- **Exercise details**
Please return the listing below from the line with "ねこねこ日本史 マグネット(茶々)" through its last line, exactly, and include nothing else.
:::
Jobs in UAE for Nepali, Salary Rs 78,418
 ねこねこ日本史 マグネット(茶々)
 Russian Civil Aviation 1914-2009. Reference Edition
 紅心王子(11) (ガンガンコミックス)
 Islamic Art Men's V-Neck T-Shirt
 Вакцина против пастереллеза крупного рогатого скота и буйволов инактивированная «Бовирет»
:::
- **Solution**
 ねこねこ日本史 マグネット(茶々)
 Russian Civil Aviation 1914-2009. Reference Edition
 紅心王子(11) (ガンガンコミックス)
 Islamic Art Men's V-Neck T-Shirt
 Вакцина против пастереллеза крупного рогатого скота и буйволов инактивированная «Бовирет»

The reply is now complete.